Notice the message from geom_braid() that it is using method = 'line'. Since we’ve drawn lines with geom_line() we must use method = 'line' to determine the point at which the lines intersect when the intersection occurs between two rows in the data. We can silence this message by explicity including method = 'line' within geom_braid().

geom_braid() takes the data provided, performs the necessary braiding operations on it with stat_braid(), and passes the result to geom_ribbon() for drawing. If we’d like, we can still use geom_ribbon() and set stat = 'braid'.

p +
  geom_ribbon(
    aes(x = date, ymin = ny, ymax = sf, fill = sf > ny),
    data = temps_wide,
    stat = "braid",
    method = "line",
    alpha = 0.7
  )

This is the same plot as before. We’ve also silenced the message by including method = 'line'.

Finally, it may be helpful to label the ribbon colors so it’s clear what they represent. This can happen in a legend (which we’ve turned off with the guides(fill = "none") layer in p). Another possibility is to provide text annotations on the plot.

hues <- scales::hue_pal()(2)  # ggplot2 default color palette

p +
  geom_braid(
    aes(x = date, ymin = ny, ymax = sf, fill = sf > ny),
    data = temps_wide,
    method = "line",
    alpha = 0.7
  ) +
  annotate("text", x = as.Date("2021-09-10"), y = 84, size = 4, label = "NY hotter than SF", hjust = 0, color = hues[1]) +
  annotate("text", x = as.Date("2021-02-20"), y = 23, size = 4, label = "NY colder than SF", hjust = 0, color = hues[2])

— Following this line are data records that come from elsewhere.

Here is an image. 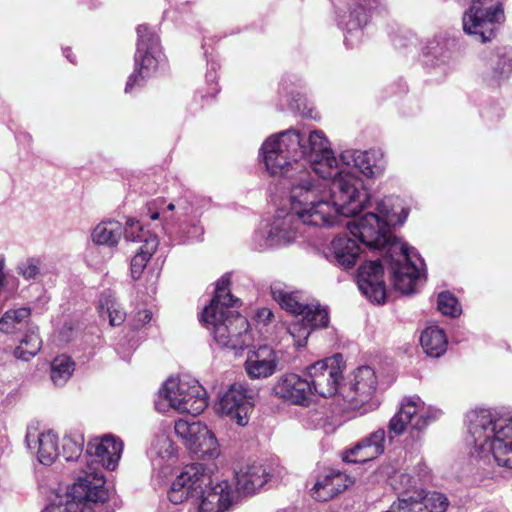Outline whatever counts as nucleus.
<instances>
[{
	"label": "nucleus",
	"mask_w": 512,
	"mask_h": 512,
	"mask_svg": "<svg viewBox=\"0 0 512 512\" xmlns=\"http://www.w3.org/2000/svg\"><path fill=\"white\" fill-rule=\"evenodd\" d=\"M324 184L305 172L289 183L291 209L279 211L272 222L268 233L272 245L293 241L301 225L331 227L339 216H354L369 201L361 178L343 173L330 190Z\"/></svg>",
	"instance_id": "nucleus-1"
},
{
	"label": "nucleus",
	"mask_w": 512,
	"mask_h": 512,
	"mask_svg": "<svg viewBox=\"0 0 512 512\" xmlns=\"http://www.w3.org/2000/svg\"><path fill=\"white\" fill-rule=\"evenodd\" d=\"M261 152L267 171L286 177L289 183L305 172L330 190L340 174L356 177L349 170L338 169V161L322 131H311L307 139L294 129L280 132L263 143Z\"/></svg>",
	"instance_id": "nucleus-2"
},
{
	"label": "nucleus",
	"mask_w": 512,
	"mask_h": 512,
	"mask_svg": "<svg viewBox=\"0 0 512 512\" xmlns=\"http://www.w3.org/2000/svg\"><path fill=\"white\" fill-rule=\"evenodd\" d=\"M390 205V198L382 200L377 204V213H366L348 222L347 227L367 247L386 249L385 259L391 268L393 287L402 294H410L420 276L423 261L413 247H408L391 234L390 227L402 224L407 212L402 209L404 215L400 217Z\"/></svg>",
	"instance_id": "nucleus-3"
},
{
	"label": "nucleus",
	"mask_w": 512,
	"mask_h": 512,
	"mask_svg": "<svg viewBox=\"0 0 512 512\" xmlns=\"http://www.w3.org/2000/svg\"><path fill=\"white\" fill-rule=\"evenodd\" d=\"M229 285V275H224L218 280L215 296L203 310L201 320L219 346L243 349L251 340L248 333L249 323L235 310L239 299L230 294Z\"/></svg>",
	"instance_id": "nucleus-4"
},
{
	"label": "nucleus",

  1. It is difficult to pull data from the NWS. It does not provide the data via an API and the data it returns through its point-and-click interface isn’t in plain text format! To make matters worse, you can only retrieve data from a city one month at a time. For San Francisco, visit weather.gov/wrh/climate?wfo=mtr and choose “San Francisco City, CA”, “Daily data for a month”, and a month from 2021; for New York, visit weather.gov/wrh/climate?wfo=okx and choose “NY-Central Park Area”, “Daily data for a month”, and a month from 2021. Copy and paste the data into spreadsheet software for further processing.↩︎

  2. For those who use degrees Celsius: 0°C is 32°F, 10°C is 50°F, 20°C is 68°F, and 30°C is 86°F.↩︎

  3. Why not the other way around, with sf to ymin and ny to ymax? That’s fine too because the lines alternate over/under one another.↩︎